Nella stessa stanza. Questa settimana delegati di Israele e dell’Iran partecipano a una conferenza sulla non proliferazione delle armi di massa. E’ l’anticipazione di una conferenza che si terrà in Finlandia e avrà per oggetto la creazione di una zona senza armi di distruzione di massa in medio oriente (sembra un’iniziativa per mettere in crisi la dottrina dell’ambiguità nucleare di Israele). In teoria i rappresentanti dei due paesi potrebbero non incrociarsi nemmeno nei corridoi. Laura Rozen, una giornalista esperta che segue meticolosamente le schermaglie della diplomazia internazionale per al Monitor, sostiene che iraniani e israeliani si sono già incontrati in via non ufficiale e riservata in paesi dell’Europa. Se ci fosse una fonte credibile a confermare, sarebbe una notizia da titolo cubitale in prima pagina. Invece rimane sospesa così, come un rumor da citare in mezzo agli articoli.

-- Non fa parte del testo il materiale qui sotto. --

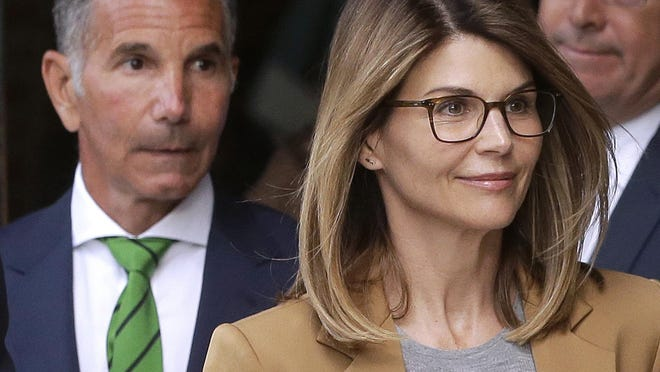 In this April 3, 2019 file photo, actress Lori Loughlin and husband, clothing designer Mossimo Giannulli, left, depart federal court in Boston. Loughlin and her husband Giannulli said in court documents Monday, April 15, 2019, that they are pleading not guilty to charges that they took part in a sweeping college admissions bribery scam.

L’uomo a Teheran. Un segno evidente che gli iraniani sono interessati a questi ipotetici negoziati con il Grande Satana arriva dalla nomina di un coordinatore “per i contatti con esperti americani non governativi”, quindi appartenenti a think tank, o ex uomini delle Amministrazioni passate. Il punto è che il nominato, Mostafa Dolatyar, è invece un uomo del governo iraniano, in servizio. E’ un diplomatico navigato che lavora come capo del think tank del ministero degli Esteri di Teheran. Dolatyar è il risultato “del desiderio degli iraniani di avere un approccio più strutturato quando hanno a che fare con l’America”, dice Mark Fitzpatrick, un esperto di nucleare iraniano che lavora per il think tank Iiss a Londra. “L’Iran vuole parlare con una sola voce, per questo ha creato quel nuovo ruolo”. Il diplomatico farà rapporto direttamente a Saeed Jalili, il segretario del Consiglio nazionale di sicurezza dell’Iran che è anche il caponegoziatore sul nucleare. A Teheran, però, l’attenzione è puntata soprattutto sull’ascesa di Ali Akbar Velayati, oscuro consigliere della Guida suprema Ali Khamenei che ora è spinto in prima fila dalla forza invincibile del favore dell’autorità religiosa. Velayati ha avuto parole da falco sulla possibilità di un intervento militare dell’occidente in Siria, ma su negoziati e nucleare è rassicurante e conciliante. Tanto che si parla di una sua possibile candidatura alle presidenziali dell’anno prossimo, al posto dell’ormai logoro Ahmadinejad.